Skip to content

Collect columns into a struct column

Source code

Description

Collect columns into a struct column

Usage

pl$struct(exprs, schema = NULL)

Arguments

exprs Columns/Expressions to collect into a Struct.
schema Optional schema named list that explicitly defines the struct field dtypes. Each name must match a column name wrapped in the struct. Can only be used to cast some or all dtypes, not to change the names. If NULL (default), columns datatype are not modified. Columns that do not exist are silently ignored and not included in the final struct.

Details

pl$struct() creates an Expr of DataType Struct().

Compared to the Python implementation, pl$struct() doesn’t have the argument eager and always returns an Expr. Use $to_series() to return a Series.

Value

Expr with dtype Struct

Examples

library("polars")

# isolated expression to wrap all columns in a struct aliased 'my_struct'
pl$struct(pl$all())$alias("my_struct")
#> polars Expr: *.as_struct().alias("my_struct")
# wrap all column into on column/Series
df = pl$DataFrame(
  int = 1:2,
  str = c("a", "b"),
  bool = c(TRUE, NA),
  list = list(1:2, 3L)
)$select(
  pl$struct(pl$all())$alias("my_struct")
)

print(df)
#> shape: (2, 1)
#> ┌─────────────────────┐
#> │ my_struct           │
#> │ ---                 │
#> │ struct[4]           │
#> ╞═════════════════════╡
#> │ {1,"a",true,[1, 2]} │
#> │ {2,"b",null,[3]}    │
#> └─────────────────────┘
print(df$schema) # returns a schema, a named list containing one element a Struct named my_struct
#> $my_struct
#> DataType: Struct(
#>     [
#>         Field {
#>             name: "int",
#>             dtype: Int32,
#>         },
#>         Field {
#>             name: "str",
#>             dtype: String,
#>         },
#>         Field {
#>             name: "bool",
#>             dtype: Boolean,
#>         },
#>         Field {
#>             name: "list",
#>             dtype: List(
#>                 Int32,
#>             ),
#>         },
#>     ],
#> )

ENTRIES SUPPLIED:
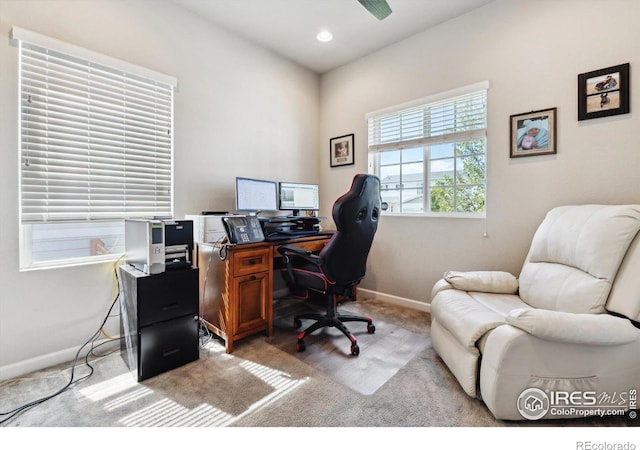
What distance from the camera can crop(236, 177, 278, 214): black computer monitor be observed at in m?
* * *
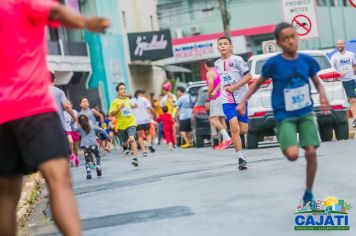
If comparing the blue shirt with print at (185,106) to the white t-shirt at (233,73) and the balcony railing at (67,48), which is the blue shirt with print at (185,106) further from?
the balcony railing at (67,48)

GOALS:
A) From the pl$struct() documentation, echo the passage that begins at the words "schema Optional schema" and stops after "of DataType Struct().".
B) In the pl$struct() documentation, why does a user need $to_series() to get a Series? Answer in one to three sentences.
C) Pick up the pl$struct() documentation page from its last line and continue it.

EXERCISE RESULTS:
A)
schema Optional schema named list that explicitly defines the struct field dtypes. Each name must match a column name wrapped in the struct. Can only be used to cast some or all dtypes, not to change the names. If NULL (default), columns datatype are not modified. Columns that do not exist are silently ignored and not included in the final struct.

Details

pl$struct() creates an Expr of DataType Struct().

B) Unlike the Python implementation, pl$struct() has no eager argument and always returns an Expr. To get a Series instead, you call $to_series().

C)
# wrap two columns in a struct and provide a schema to set all or some DataTypes by name
e1 = pl$struct(
  pl$col(c("int", "str")),
  schema = list(int = pl$Int64, str = pl$String)
)$alias("my_struct")
# same result as e.g. wrapping the columns in a struct and casting afterwards
e2 = pl$struct(
  list(pl$col("int"), pl$col("str"))
)$cast(
  pl$Struct(int = pl$Int64, str = pl$String)
)$alias("my_struct")

df = pl$DataFrame(
  int = 1:2,
  str = c("a", "b"),
  bool = c(TRUE, NA),
  list = list(1:2, 3L)
)

# verify equality in R
identical(df$select(e1)$to_list(), df$select(e2)$to_list())
#> [1] TRUE
df$select(e2)
#> shape: (2, 1)
#> ┌───────────┐
#> │ my_struct │
#> │ ---       │
#> │ struct[2] │
#> ╞═══════════╡
#> │ {1,"a"}   │
#> │ {2,"b"}   │
#> └───────────┘
df$select(e2)$to_data_frame()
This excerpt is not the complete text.